Several years ago, I spent quite a lot of time going in and out of South Sudan during the decades-long civil war that ravaged the nation and its people. I took part in different missions to deliver much-needed food and lifesaving medicine and to encourage the local Christians as we preached the gospel whenever we could.
These experiences were life changing for me in many ways, but one of the biggest things that stuck out – and began to stick to me – was how different “church” was in Sudan compared to the life I was living as a Christian, father, and pastor in the United States. It seemed that whenever I was over there in Africa with the Sudanese believers, we were the church.
Them and me. Together we were the church.
They didn’t have buildings or any resources to “do” church. No elaborate Sunday services with lights and sound systems. They just were the church. They loved each other, shared what very, very little they had, and literally laid down their lives for the sake of the Gospel. And these Christians who owned nothing (no-thing) were filled with joy.
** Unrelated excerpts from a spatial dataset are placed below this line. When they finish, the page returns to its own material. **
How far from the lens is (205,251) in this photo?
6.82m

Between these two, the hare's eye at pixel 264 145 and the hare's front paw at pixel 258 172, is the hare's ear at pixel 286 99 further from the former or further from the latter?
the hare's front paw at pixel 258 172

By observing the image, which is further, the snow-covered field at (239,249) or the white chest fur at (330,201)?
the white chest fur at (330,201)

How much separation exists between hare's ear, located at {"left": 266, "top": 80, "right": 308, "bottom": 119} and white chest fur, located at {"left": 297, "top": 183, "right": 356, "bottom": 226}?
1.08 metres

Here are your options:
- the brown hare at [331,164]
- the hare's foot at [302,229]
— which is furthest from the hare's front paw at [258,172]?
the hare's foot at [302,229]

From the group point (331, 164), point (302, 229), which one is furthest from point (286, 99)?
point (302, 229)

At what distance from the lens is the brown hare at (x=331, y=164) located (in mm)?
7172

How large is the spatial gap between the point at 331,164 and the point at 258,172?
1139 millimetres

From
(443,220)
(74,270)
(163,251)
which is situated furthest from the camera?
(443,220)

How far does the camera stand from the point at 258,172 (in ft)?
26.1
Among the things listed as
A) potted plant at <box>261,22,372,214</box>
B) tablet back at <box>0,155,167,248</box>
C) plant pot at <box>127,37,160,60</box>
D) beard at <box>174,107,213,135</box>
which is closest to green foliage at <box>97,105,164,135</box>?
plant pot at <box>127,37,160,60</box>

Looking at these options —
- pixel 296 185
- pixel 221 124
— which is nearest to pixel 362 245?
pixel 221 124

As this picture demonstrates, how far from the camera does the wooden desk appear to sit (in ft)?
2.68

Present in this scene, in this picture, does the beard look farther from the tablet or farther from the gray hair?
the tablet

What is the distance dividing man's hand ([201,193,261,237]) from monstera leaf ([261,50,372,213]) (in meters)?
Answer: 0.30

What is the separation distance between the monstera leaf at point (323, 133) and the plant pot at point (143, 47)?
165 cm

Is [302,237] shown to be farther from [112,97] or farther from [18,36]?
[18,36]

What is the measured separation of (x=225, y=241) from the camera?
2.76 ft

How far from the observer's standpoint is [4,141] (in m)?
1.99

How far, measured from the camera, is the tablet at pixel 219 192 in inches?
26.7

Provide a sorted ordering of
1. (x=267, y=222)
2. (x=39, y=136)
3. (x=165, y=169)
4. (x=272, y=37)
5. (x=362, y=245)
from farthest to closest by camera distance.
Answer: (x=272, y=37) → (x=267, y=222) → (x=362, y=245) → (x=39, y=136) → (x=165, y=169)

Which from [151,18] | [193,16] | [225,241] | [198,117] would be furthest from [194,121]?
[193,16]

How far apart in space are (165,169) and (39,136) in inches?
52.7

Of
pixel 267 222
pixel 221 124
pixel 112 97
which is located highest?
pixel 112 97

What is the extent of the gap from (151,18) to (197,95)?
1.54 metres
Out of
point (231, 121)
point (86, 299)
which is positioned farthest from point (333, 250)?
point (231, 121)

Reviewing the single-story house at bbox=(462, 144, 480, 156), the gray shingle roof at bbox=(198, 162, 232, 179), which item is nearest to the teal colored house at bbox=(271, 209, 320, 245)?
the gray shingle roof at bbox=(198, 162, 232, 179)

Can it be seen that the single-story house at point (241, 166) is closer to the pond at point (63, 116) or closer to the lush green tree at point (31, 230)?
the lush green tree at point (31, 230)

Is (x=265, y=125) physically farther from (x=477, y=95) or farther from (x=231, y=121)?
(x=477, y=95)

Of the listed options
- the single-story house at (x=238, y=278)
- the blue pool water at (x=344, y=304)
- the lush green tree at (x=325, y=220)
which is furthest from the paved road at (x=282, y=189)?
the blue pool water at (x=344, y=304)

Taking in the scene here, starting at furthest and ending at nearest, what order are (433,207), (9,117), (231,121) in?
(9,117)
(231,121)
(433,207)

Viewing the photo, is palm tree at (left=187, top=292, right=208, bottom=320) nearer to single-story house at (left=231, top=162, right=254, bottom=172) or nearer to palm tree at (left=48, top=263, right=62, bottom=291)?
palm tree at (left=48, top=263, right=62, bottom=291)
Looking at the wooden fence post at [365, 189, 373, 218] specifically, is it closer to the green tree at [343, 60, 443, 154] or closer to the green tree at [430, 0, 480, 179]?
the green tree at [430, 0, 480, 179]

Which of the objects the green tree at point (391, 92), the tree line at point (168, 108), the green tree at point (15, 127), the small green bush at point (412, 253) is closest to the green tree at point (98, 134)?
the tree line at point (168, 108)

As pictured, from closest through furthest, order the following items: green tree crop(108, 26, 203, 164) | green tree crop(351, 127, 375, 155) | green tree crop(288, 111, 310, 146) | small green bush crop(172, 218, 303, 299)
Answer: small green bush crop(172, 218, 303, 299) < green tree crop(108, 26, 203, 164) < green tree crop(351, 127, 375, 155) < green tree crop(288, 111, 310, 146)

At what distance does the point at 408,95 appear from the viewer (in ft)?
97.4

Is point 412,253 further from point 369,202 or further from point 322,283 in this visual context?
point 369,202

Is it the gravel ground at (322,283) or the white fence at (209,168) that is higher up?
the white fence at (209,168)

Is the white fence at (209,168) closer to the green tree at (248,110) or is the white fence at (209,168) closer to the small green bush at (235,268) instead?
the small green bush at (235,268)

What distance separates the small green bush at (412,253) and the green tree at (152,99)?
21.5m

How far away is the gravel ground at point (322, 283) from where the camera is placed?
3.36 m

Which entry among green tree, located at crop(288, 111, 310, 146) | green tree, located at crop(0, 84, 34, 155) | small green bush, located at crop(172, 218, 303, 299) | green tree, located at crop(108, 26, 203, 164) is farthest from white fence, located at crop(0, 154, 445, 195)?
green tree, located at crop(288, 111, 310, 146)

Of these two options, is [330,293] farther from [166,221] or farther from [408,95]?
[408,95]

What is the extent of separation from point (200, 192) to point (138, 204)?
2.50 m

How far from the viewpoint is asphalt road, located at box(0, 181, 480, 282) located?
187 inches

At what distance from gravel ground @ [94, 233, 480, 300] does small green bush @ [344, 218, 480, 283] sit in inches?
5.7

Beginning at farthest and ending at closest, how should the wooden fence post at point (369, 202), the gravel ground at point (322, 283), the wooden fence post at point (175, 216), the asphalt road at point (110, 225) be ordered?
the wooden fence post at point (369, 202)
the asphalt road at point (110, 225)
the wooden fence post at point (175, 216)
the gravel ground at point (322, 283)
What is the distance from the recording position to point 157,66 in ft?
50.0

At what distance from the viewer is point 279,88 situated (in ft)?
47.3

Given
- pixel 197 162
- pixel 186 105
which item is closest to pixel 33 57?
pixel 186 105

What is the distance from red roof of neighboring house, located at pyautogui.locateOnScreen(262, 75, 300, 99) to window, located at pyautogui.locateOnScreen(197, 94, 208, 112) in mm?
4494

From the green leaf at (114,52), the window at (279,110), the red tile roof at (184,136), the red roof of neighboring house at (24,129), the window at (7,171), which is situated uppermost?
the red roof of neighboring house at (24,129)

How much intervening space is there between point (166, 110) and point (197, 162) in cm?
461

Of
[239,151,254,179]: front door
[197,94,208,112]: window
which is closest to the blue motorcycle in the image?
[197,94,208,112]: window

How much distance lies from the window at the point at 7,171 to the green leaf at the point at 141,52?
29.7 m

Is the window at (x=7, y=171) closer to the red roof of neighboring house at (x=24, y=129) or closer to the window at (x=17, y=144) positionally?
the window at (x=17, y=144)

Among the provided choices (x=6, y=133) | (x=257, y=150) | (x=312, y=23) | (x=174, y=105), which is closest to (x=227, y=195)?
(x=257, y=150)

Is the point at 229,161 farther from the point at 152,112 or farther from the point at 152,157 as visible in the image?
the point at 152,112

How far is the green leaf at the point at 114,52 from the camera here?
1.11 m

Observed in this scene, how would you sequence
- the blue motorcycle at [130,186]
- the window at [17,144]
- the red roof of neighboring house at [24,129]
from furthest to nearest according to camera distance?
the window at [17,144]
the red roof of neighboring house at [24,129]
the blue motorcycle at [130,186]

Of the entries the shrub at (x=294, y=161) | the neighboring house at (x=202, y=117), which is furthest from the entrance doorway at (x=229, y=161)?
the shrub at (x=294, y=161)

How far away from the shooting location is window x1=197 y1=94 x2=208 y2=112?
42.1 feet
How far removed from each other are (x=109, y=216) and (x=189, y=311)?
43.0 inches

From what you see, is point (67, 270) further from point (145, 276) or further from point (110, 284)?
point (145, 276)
One day while we were distributing food in a refugee camp near the border of Uganda, I met a boy who looked to be about twelve years old.
“Who are you?” I asked him.
His name was James. He was tall and superthin, and just like everyone else in this camp, he had lived through near-starvation and brutal attacks by militant rebels that had decimated his village. I noticed that his left hand and arm were scarred and disfigured, and he had a large patch of hair missing that seemed to have been burned off at some point in the past. I asked our translator if he knew what had happened to the boy. He asked James to tell me his story.
James shared that a few months earlier he and his two brothers were walking with their parents when radical Islamic soldiers hacked his parents to death with machetes right before their eyes – because they were Christians. The soldiers then threw him and his two brothers onto a large pile of burning garbage. His brothers died in the fire that day, but James somehow managed to crawl out of the fire and escape with his life.
He then went on to tell me how grateful he was!
I’m not kidding. He was thankful that God had spared his life against all odds that dreadful day, and he knew that he would one day see his family again in Heaven and that they were in a safe place now with Jesus. I was blown away. I wept like a baby.
As I spent more time with James and other Christians in the refugee camp that day, I couldn’t help but notice they exhibited unbelievable joy. They were the happiest people I had ever been with in my life.
Amid the war, horrible famine, and persecution they suffered on a daily basis, these brothers and sisters in Christ were filled with a sense of peace and joy that I had never personally experienced. Shouldn’t I, with all of my American health, wealth, and comfort be happier and more grateful than them?
I remember crying out to God, saying, “I would trade everything I have to experience the joy they find in you!”
And God replied, Then do.
It sort of felt like what Jesus had to say to the rich young ruler in Matthew 19.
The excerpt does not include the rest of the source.